Eva Longoria is apologizing for undermining the crucial role Black women played in the recent presidential election, clarifying that she never meant to take credit from the voters who helped to deliver President-elect Joe Biden’s victory.
During an appearance on MSNBC Sunday night, the “Desperate Housewives” star spoke about how women of color lifted Biden’s bid for the White House, placing special emphasis on the turnout of Latina women.
“The women of color showed up in a big way,” Longoria told host Ari Melber. “Of course, you saw in Georgia what Black women have done, but Latina women were the real heroines here. Beating men in turnout in every state and voting for Biden/Harris at an average rate close to three to one.”
She went on to comment on how the “spirit and perseverance that Latinas use” in the face of voter suppression came into play during the election.
Longoria was quickly criticized for downplaying the significance of Black women voters in the election, who powered key wins in major swing state cities like Detroit, Atlanta, Milwaukee and Philadelphia.
CNN exit polls show that 91% of Black women voted for Biden compared to the 71% of Latina women who backed him.
Her comments were also construed as reinforcing the painful and longstanding erasure of Afro-Latinas in the very communities she was praising.
Hours after a clip from the interview went viral across social media, Longoria released a statement, in which she expressed regret that her “wording was not clear.”
“I’m so sorry and sad to hear that my comments on MSNBC could be perceived as taking credit from Black women,” she wrote on Twitter. “When I said that Latinas were heroines in this election, I simply meant that they turned out in greater numbers and voted more progressively than LATINO MEN.”
────────────────────────────────────────
# What you need to do:
[1] Answer each question about the article on Eva Longoria's election comments:
(a) Who hosted the MSNBC segment where Longoria spoke?
(b) What share of Black women voted for Biden, according to CNN exit polls?
(c) On what platform did Longoria post her apology?
[2] Carry on the article about Eva Longoria's apology, picking up after the quoted Twitter statement that ends it.

# Records provided:
────────────────────────────────────────
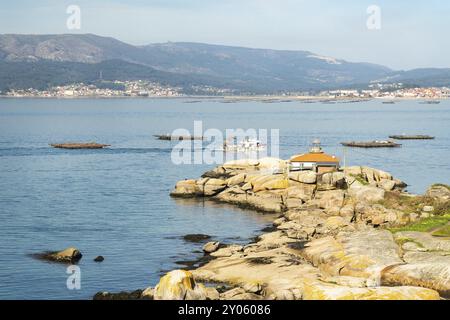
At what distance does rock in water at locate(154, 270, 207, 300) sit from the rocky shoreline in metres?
0.04

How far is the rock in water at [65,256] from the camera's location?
130 ft

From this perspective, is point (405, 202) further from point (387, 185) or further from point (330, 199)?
point (387, 185)

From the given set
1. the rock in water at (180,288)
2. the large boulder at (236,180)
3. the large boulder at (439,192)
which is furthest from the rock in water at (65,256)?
the large boulder at (236,180)

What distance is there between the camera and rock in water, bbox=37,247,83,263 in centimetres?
3953

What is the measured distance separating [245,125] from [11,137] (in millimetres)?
54048

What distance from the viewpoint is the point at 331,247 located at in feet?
118

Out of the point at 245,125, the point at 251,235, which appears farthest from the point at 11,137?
the point at 251,235

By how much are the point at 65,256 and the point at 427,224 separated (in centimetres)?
1859

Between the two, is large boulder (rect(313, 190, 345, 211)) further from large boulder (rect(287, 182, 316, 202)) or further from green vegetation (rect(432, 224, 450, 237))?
green vegetation (rect(432, 224, 450, 237))

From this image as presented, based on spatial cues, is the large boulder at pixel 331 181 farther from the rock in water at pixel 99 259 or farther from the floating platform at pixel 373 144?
the floating platform at pixel 373 144

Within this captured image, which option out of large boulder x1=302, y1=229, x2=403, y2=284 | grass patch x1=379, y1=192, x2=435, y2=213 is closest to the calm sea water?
large boulder x1=302, y1=229, x2=403, y2=284

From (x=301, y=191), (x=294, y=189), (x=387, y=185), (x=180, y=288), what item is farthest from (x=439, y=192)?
(x=180, y=288)
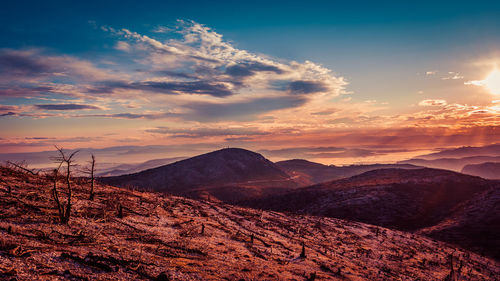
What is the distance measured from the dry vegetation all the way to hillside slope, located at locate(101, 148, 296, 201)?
5783 cm

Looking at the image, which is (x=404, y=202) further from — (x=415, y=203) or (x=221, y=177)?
(x=221, y=177)

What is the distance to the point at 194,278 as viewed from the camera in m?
11.0

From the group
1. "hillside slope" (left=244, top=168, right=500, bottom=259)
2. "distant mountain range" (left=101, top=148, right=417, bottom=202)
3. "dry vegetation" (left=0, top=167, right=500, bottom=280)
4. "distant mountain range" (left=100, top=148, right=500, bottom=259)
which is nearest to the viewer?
"dry vegetation" (left=0, top=167, right=500, bottom=280)

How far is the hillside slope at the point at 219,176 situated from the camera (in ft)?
313

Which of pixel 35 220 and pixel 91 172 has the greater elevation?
pixel 91 172

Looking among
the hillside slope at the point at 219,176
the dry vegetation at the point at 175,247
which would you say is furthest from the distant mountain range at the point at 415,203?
the dry vegetation at the point at 175,247

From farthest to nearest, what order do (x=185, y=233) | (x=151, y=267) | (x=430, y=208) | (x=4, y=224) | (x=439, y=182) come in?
(x=439, y=182) → (x=430, y=208) → (x=185, y=233) → (x=4, y=224) → (x=151, y=267)

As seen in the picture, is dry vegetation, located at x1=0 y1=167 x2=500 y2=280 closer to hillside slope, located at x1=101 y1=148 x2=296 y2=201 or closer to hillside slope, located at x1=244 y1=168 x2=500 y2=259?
hillside slope, located at x1=244 y1=168 x2=500 y2=259

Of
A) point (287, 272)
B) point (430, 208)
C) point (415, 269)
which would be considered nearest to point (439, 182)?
point (430, 208)

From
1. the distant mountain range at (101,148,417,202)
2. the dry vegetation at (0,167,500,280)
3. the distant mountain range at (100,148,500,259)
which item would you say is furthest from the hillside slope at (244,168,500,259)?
the distant mountain range at (101,148,417,202)

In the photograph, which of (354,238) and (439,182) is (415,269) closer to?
(354,238)

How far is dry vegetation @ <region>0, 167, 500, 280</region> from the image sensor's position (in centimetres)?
977

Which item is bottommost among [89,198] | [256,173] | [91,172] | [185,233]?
[256,173]

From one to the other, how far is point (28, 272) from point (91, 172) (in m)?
13.0
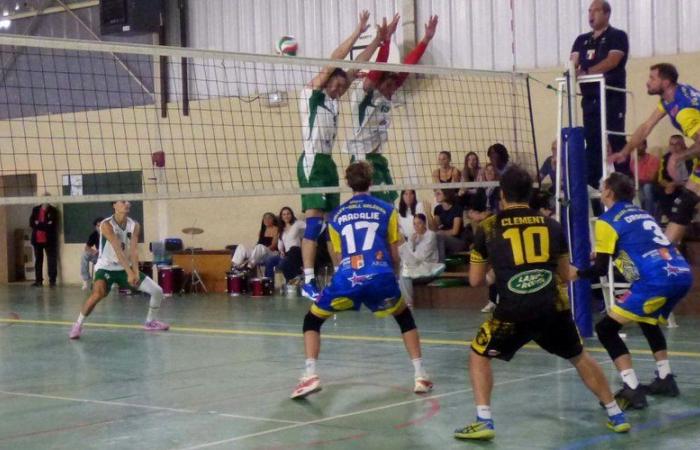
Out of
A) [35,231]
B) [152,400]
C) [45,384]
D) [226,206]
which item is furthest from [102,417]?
→ [35,231]

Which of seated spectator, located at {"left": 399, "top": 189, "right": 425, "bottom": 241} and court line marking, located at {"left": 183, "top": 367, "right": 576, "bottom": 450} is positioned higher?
seated spectator, located at {"left": 399, "top": 189, "right": 425, "bottom": 241}

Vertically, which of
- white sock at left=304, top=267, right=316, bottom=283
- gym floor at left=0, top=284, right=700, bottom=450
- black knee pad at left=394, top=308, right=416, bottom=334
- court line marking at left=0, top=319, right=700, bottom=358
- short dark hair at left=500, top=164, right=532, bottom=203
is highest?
short dark hair at left=500, top=164, right=532, bottom=203

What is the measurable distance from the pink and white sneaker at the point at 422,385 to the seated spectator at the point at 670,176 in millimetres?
6524

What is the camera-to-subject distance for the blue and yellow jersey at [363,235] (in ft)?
24.7

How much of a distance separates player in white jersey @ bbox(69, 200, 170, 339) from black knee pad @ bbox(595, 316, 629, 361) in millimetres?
6578

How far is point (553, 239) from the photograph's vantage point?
5906mm

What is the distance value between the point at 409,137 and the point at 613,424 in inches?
453

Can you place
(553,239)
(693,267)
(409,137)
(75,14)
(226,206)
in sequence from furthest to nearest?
(75,14) < (226,206) < (409,137) < (693,267) < (553,239)

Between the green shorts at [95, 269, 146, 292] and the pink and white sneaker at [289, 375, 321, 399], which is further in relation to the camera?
the green shorts at [95, 269, 146, 292]

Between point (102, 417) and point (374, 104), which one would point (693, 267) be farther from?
point (102, 417)

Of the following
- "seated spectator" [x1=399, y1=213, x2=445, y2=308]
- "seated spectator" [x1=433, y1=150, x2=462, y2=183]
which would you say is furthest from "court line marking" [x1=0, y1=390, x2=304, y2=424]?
"seated spectator" [x1=433, y1=150, x2=462, y2=183]

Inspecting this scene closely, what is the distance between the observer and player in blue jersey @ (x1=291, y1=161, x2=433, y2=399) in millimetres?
7488

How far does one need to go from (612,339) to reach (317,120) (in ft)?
→ 14.3

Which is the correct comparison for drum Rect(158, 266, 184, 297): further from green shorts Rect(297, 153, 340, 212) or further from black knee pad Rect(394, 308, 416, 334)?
black knee pad Rect(394, 308, 416, 334)
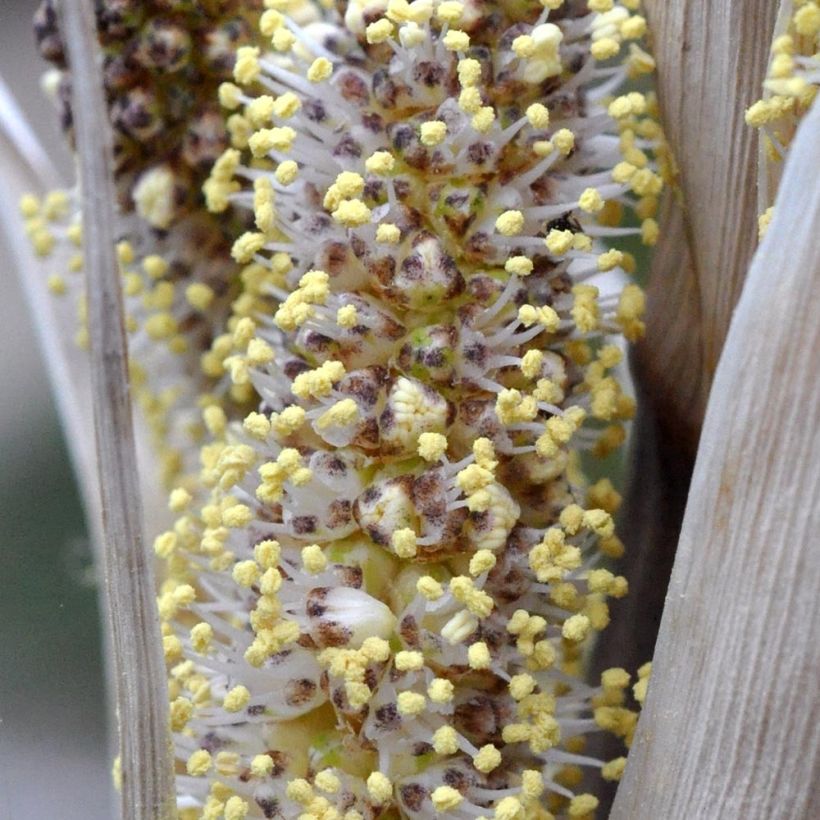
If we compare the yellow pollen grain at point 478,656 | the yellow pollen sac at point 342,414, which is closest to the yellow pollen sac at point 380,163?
the yellow pollen sac at point 342,414

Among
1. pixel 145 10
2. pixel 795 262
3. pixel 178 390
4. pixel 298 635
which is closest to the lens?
pixel 795 262

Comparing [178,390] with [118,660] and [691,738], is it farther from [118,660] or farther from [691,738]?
[691,738]

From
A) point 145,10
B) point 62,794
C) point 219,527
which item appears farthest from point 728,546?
point 62,794

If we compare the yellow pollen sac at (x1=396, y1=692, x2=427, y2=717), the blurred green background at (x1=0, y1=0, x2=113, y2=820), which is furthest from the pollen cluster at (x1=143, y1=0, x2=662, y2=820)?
the blurred green background at (x1=0, y1=0, x2=113, y2=820)

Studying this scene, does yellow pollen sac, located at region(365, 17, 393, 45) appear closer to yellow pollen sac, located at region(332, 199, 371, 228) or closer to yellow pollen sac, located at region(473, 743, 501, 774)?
yellow pollen sac, located at region(332, 199, 371, 228)

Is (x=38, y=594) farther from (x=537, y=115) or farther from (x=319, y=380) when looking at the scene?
(x=537, y=115)

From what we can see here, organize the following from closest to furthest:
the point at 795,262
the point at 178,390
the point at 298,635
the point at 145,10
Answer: the point at 795,262, the point at 298,635, the point at 145,10, the point at 178,390

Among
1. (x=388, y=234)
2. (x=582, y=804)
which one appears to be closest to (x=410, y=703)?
(x=582, y=804)
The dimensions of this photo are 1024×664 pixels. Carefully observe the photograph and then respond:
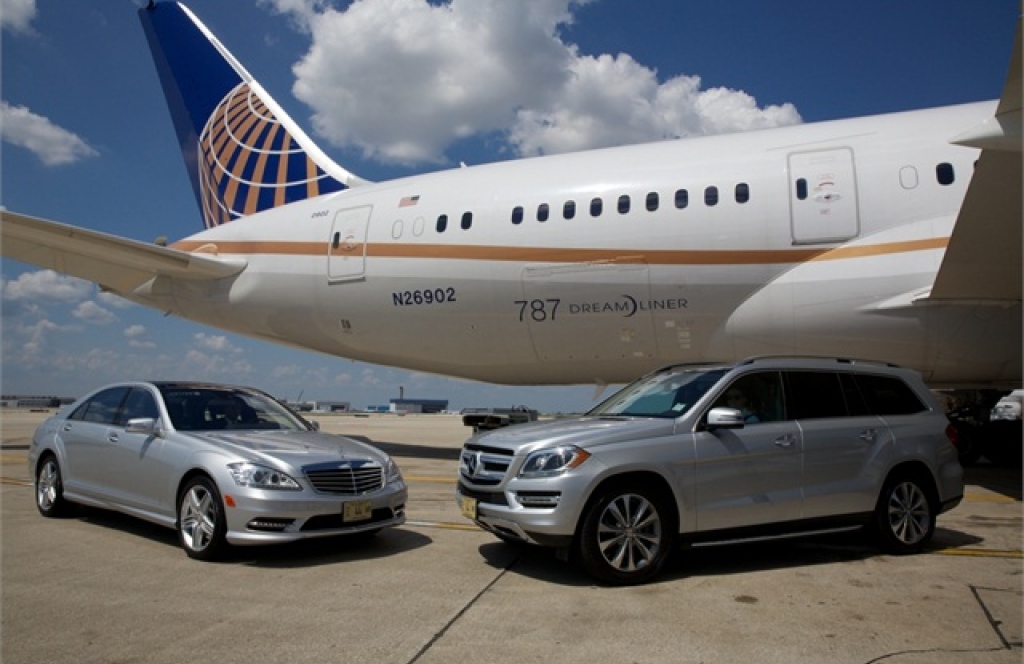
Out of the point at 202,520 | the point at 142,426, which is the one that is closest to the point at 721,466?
the point at 202,520

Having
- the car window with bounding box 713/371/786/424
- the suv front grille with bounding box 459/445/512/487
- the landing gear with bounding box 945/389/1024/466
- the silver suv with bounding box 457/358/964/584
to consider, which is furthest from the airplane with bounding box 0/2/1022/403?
the suv front grille with bounding box 459/445/512/487

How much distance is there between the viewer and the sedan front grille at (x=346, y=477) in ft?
19.9

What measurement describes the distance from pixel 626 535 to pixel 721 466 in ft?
3.09

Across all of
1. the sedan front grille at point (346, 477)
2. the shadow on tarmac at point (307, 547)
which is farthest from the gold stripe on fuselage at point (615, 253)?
the sedan front grille at point (346, 477)

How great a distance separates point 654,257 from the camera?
39.4 feet

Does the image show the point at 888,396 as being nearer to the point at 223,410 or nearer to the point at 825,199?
the point at 825,199

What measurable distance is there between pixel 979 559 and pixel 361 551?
5.23 meters

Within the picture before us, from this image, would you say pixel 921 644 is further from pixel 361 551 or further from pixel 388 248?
pixel 388 248

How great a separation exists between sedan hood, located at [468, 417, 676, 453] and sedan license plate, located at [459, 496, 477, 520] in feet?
1.49

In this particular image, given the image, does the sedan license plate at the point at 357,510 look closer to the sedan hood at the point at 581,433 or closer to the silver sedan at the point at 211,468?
the silver sedan at the point at 211,468

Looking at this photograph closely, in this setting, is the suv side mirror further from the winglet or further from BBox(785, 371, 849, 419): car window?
the winglet

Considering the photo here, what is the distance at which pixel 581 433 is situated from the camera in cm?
557

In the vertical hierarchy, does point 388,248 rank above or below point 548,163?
below

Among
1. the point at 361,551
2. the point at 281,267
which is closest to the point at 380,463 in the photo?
the point at 361,551
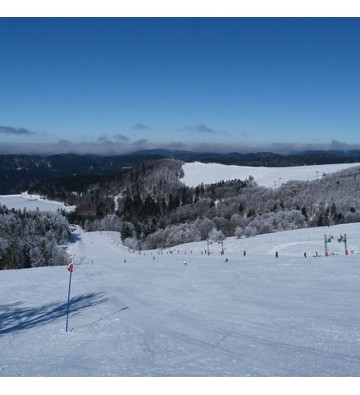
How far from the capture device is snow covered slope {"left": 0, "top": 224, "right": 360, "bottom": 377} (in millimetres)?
10453

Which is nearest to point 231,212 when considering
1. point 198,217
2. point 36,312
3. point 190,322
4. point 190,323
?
point 198,217

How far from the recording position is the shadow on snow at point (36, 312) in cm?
1647

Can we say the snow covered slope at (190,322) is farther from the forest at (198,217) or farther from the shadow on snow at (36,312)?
the forest at (198,217)

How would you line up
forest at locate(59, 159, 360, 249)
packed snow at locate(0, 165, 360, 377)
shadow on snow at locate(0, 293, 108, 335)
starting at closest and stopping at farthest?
packed snow at locate(0, 165, 360, 377) < shadow on snow at locate(0, 293, 108, 335) < forest at locate(59, 159, 360, 249)

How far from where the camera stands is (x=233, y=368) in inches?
393

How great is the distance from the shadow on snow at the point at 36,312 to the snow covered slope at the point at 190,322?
0.18 ft

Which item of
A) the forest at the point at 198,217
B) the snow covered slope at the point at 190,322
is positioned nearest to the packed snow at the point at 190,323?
the snow covered slope at the point at 190,322

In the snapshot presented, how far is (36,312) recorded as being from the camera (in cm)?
1853

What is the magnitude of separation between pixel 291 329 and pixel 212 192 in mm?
157872

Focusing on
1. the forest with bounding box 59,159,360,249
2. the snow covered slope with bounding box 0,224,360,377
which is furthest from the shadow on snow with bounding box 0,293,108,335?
the forest with bounding box 59,159,360,249

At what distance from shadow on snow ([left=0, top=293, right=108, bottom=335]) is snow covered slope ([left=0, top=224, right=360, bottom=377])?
0.18 ft

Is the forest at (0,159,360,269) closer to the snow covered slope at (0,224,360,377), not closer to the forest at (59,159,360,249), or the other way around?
the forest at (59,159,360,249)

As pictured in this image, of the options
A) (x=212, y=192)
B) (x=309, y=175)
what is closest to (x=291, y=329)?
Answer: (x=212, y=192)

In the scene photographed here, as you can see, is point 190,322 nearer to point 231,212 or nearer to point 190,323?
point 190,323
────────────────────────────────────────
# Outputs by task:
[1]
(a) Ari Melber
(b) 91%
(c) Twitter

[2]
She went onto apologize for contributing to a “history in our community of anti-Blackness” before reiterating how Black women time and time again have proved to be the most loyal group of Democratic voters.
“My wording was not clear and I deeply regret that,” she continued. “There is such a history in our community of anti-Blackness in our community and I would never want to contribute to that, so let me be very clear: Black women have long been the backbone of the Democratic Party, something we have seen played out in this election as well as previous ones. Finally, Black women don’t have to do it alone any longer. Latinas (many who identify as Afro-Latina), indigenous women, AAPI women and other women of color are standing with them so we can grow our collective voice and power.”
While many online dismissed Longoria’s apology, she did receive support from others, including Kerry Washington, who served as an emcee for the Democratic National Convention alongside her.
“I know Eva like a sister. We have been in many trenches together,” the “Little Fires Everywhere” star wrote. “She is a fighter for all women. Read below. This is what she meant. This is how she truly feels.”